**The data**

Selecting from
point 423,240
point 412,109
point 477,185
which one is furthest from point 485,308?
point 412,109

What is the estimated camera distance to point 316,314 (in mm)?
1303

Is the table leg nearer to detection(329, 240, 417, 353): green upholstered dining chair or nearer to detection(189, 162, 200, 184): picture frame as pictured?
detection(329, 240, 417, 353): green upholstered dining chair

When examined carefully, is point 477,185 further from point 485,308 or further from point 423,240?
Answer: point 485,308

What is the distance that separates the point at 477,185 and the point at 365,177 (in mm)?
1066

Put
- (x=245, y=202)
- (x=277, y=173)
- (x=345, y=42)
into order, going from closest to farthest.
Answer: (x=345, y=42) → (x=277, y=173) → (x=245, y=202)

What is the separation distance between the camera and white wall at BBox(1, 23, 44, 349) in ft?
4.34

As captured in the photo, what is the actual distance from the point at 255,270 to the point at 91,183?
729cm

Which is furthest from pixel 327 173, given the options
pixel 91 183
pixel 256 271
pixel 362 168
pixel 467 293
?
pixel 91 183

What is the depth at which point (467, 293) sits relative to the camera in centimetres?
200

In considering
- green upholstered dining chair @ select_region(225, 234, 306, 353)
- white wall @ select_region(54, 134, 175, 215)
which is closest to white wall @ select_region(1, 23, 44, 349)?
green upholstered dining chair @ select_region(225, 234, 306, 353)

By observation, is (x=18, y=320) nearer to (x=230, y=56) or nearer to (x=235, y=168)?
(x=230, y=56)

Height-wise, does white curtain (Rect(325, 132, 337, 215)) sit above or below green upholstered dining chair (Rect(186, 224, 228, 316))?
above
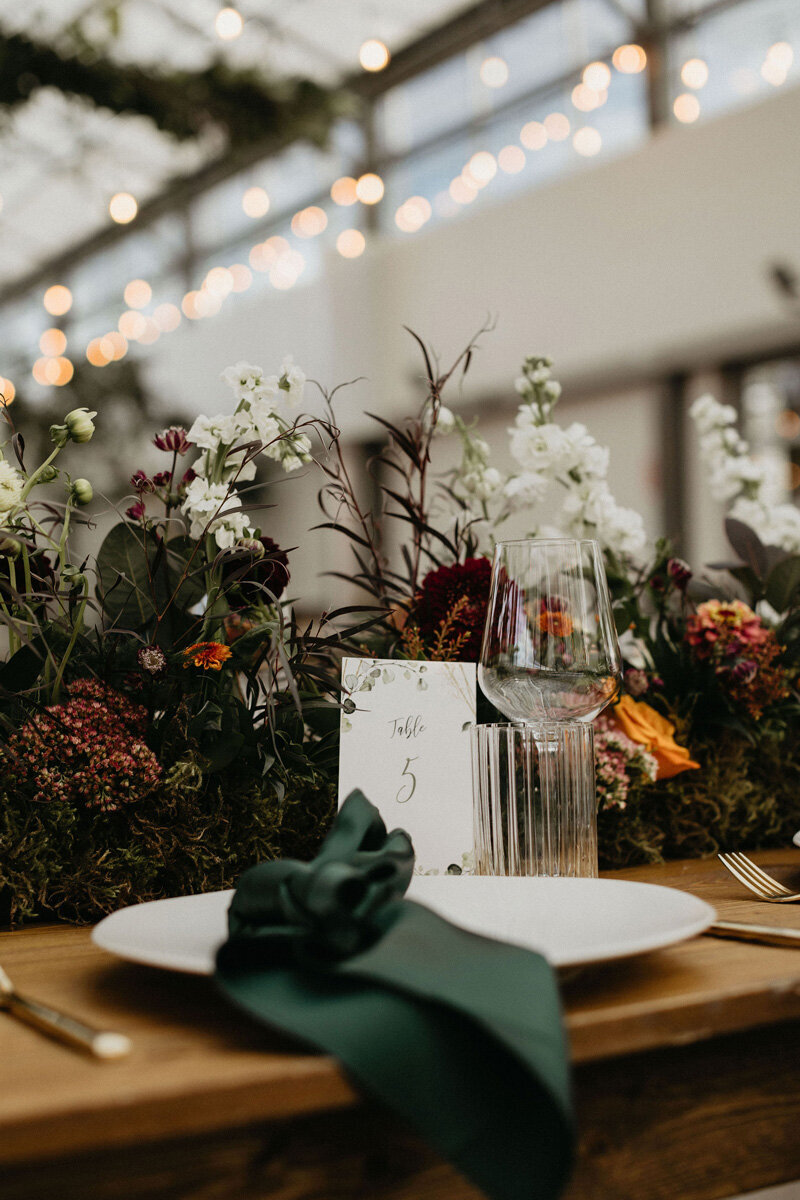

**Exercise**
Pull out every line of the listing above that contains the string "chair". Case counts.

**Result**
Is the table leg nearer to detection(329, 240, 417, 353): green upholstered dining chair or nearer to detection(189, 162, 200, 184): picture frame as pictured?
detection(329, 240, 417, 353): green upholstered dining chair
- green upholstered dining chair @ select_region(225, 234, 306, 353)
green upholstered dining chair @ select_region(225, 234, 306, 353)
Height-wise, does white curtain (Rect(325, 132, 337, 215)) sit above or below green upholstered dining chair (Rect(186, 224, 228, 316))?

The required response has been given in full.